Latam FX decline to slow in 2016; central banks to remain active

20 Dec, 2015

Latin American currencies look set to slow their downward slide in early 2016 as central banks raise interest rates to deflect any potential turmoil from the US Federal Reserve's own expected lift-off in a few weeks, a Reuters poll showed. The battered Brazilian real should weaken past 4 per dollar again, but only slightly. It is expected to fall to 4.025 per dollar in six months and 4.09 in 12 months, according to the median of 31 forecasts from foreign exchange strategists.
In roughly six months, the Mexican peso was projected at 16.8150, the Chilean peso at 715.0 and the Colombian peso at 3,050.0. "Regional currencies have weakened significantly in 2014-15, and we expect further weakness in 2016," Goldman Sachs economists wrote in a note. They pointed to slow growth, high inflation and low commodity prices as causing the upcoming "moderate" decline.
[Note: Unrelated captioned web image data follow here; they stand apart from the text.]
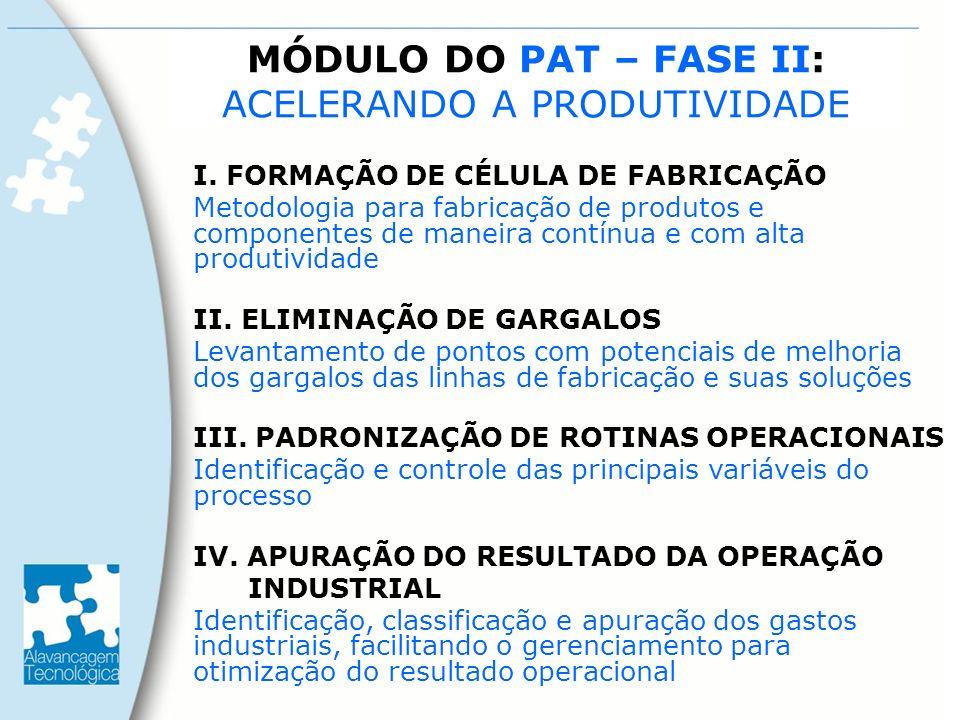 I. FORMAÇÃO DE CÉLULA DE FABRICAÇÃO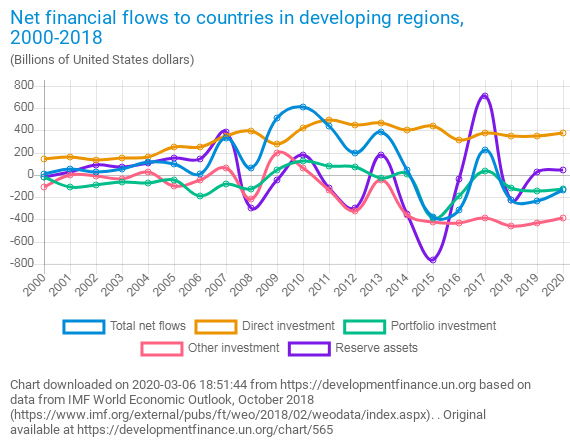 Figure - Net Financial Flows to Countries in Developing Regions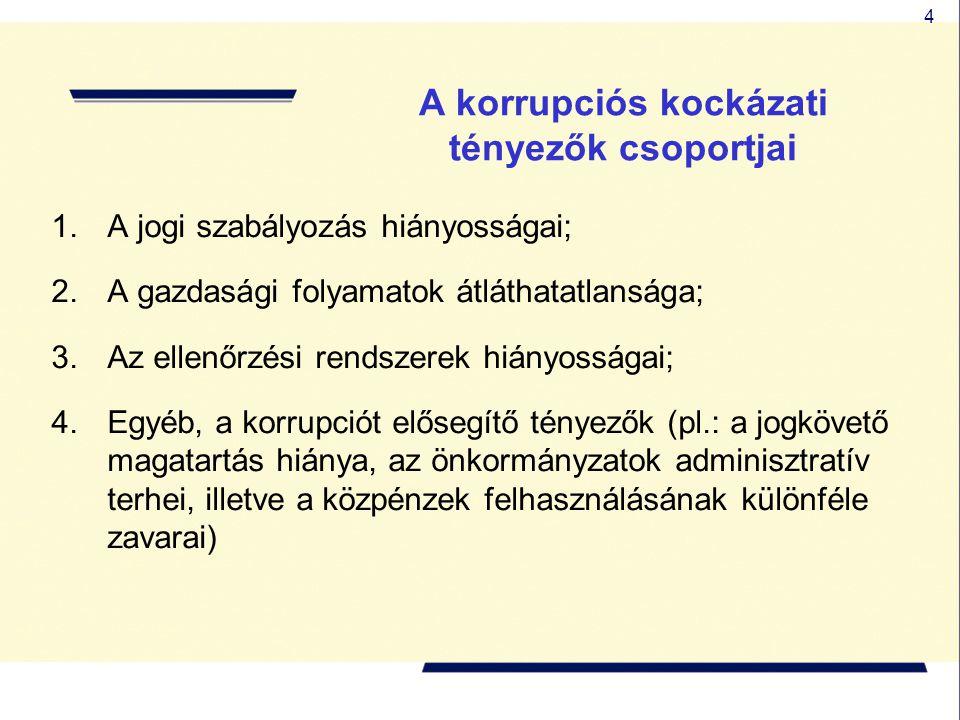 4 A korrupciós kockázati tényezők csoportjai 1.A jogi szabályozás hiányosságai; 2.A gazdasági folyamatok átláthatatlansága; 3.Az ellenőrzési rendszere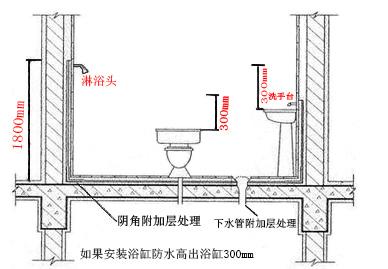 卫生间防水做法五个要点需注意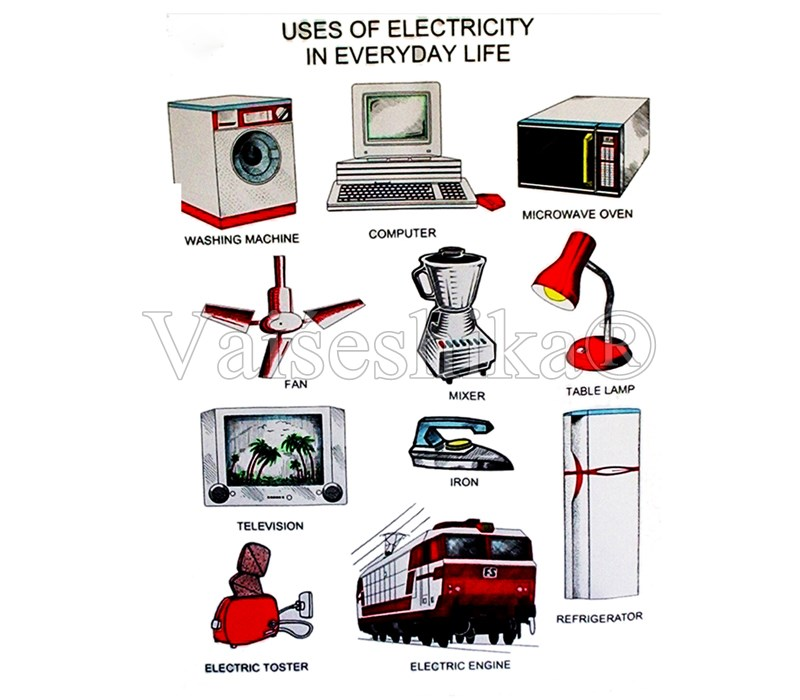 essay on uses of electricity in daily life I assume you mean how are the concepts of voltage, current, and resistance used i think if you are using a computer to ask a question on quora you have some idea of how electricity can be.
Rising yields in US Treasuries and dollar strength resulting from what is expected to be a series of gradual Fed rate increases should keep downward pressure on Latam currencies, the economists said. Brazil's political crisis and its deep recession are the main local worries, but analysts say investors and traders also should be wary of both Mexico's and Colombia's exposure to weak oil prices.
Still, future losses in Latin America ought to be much less painful than in 2015, given how far and how violently some currencies have already fallen. The real, which has plunged more than 30 percent this year, should fall just 3 percent in the first five months of 2016, the poll showed. The Mexican peso would trade virtually flat with an expected 16.7750 at the start of 2016, reaching 16.50 in 12 months. The calmer outlook comes as the region's currency markets have stabilized after a third-quarter rout, when the real led the free fall on investor fears about the willingness of Brazil's central bank step in.
Authorities ultimately reacted to prop up their currencies, and that intervention is likely to continue, Capital Economics said in a report. "The lagged effects of currency weakness will keep inflation elevated and force central banks in most countries to tighten monetary policy," the report said. In Brazil, yields on the country's interest rate futures contracts have jumped on bets that the central bank will raise the Selic benchmark rate in January from an already high 14.25 percent despite the recession.
In Mexico, the debate is about how long it will take for Banxico to follow the Fed in raising interest rates. But the road ahead could be more rugged than what the poll's median figures suggest. Nine respondents saw risks skewed to the downside for the Latin American currencies, notably for the real. One global bank pegged the Brazilian currency, considered the most vulnerable, at 4.40 in six months.